Comment by nodja

Comment by nodja 13 hours ago

6 replies

Pre-training is just training, it got the name because most models have a post-training stage so to differentiate people call it pre-training.

Pre-training: You train on a vast amount of data, as varied and high quality as possible, this will determine the distribution the model can operate with, so LLMs are usually trained on a curated dataset of the whole internet, the output of the pre-training is usually called the base model.

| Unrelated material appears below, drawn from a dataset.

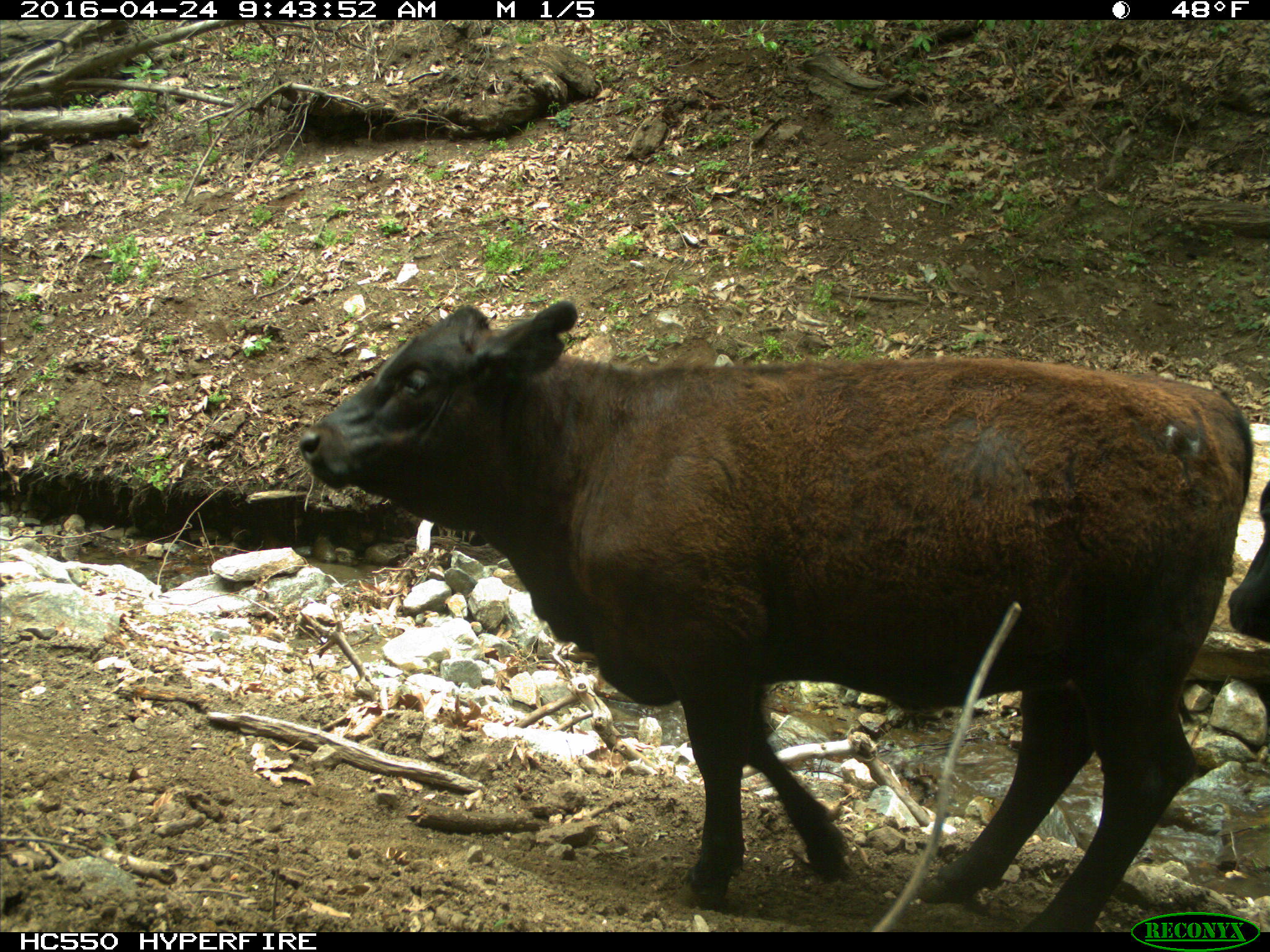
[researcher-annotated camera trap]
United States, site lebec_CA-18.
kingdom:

Post-training: You narrow down the task by training on the specific model needs you want. You can do this through several ways:

- Supervised Finetuning (SFT): Training on a strict high quality dataset of the task you want. For example if you wanted a summarization model, you'd finetune the model on high quality text->summary pairs and the model would be able to summarize much better than the base model.

- Reinforcement Learning (RL): You train a separate model that ranks outputs, then use it to rate the output of the model, then use that data to train the model.

- Direct Preference Optimizaton (DPO): You have pairs of good/bad generations and use them to align the model towards/away the kinds of responses you want.

Post-training is what makes the models able to be easily used, the most common is instruction tuning that teaches to model to talk in turns, but post-training can be used for anything. E.g. if you want a translation model that always translates a certain way, or a model that knows how to use tools, etc. you'd achieve all that through post-training. Post-training is where most of the secret sauce in current models is nowadays.

cocogoatmain 13 hours ago

Want to also add that the model doesn’t know how to respond in a user-> assistant style conversation after it’s pretraining, and it’s a pure text predictor (look at the open source base models)

There’s also what is being called mid-training where the model is trained on high(er) quality traces and acts as a bridge between pre and post training

fzzzy an hour ago

- Reinforcement learning with verifiable rewards (RLVR): instead of using a grader model you use a domain that can be deterministically graded, such as math problems.

mrweasel 3 hours ago

If pre-training is just training, then how on earth can OpenAI not have "a successful pre-training run"? The word successful indicates that they tried, but failed.

It might be me misunderstanding how this works, but I assumed that the training phase was fairly reproducible. You might get different results on each run, do to changes in the input, but not massively so. If OpenAI can't continuously and reliably train new models, then they are even more overvalued that I previously assumed.

  • nodja 2 hours ago

    Because success for them doesn't mean it works, it means it works much better than what they currently have. If a 1% improvement comes at the cost of spending 10x more on training and 2x more on inference then you're failing at runs. (numbers out of ass)

    • mrweasel an hour ago

      That makes sense. It's not that the training didn't complete or returned a moronic model, but the capabilities have plateaued.

  • immibis 3 hours ago

    Maybe this has something to do with why they're declaring "code red".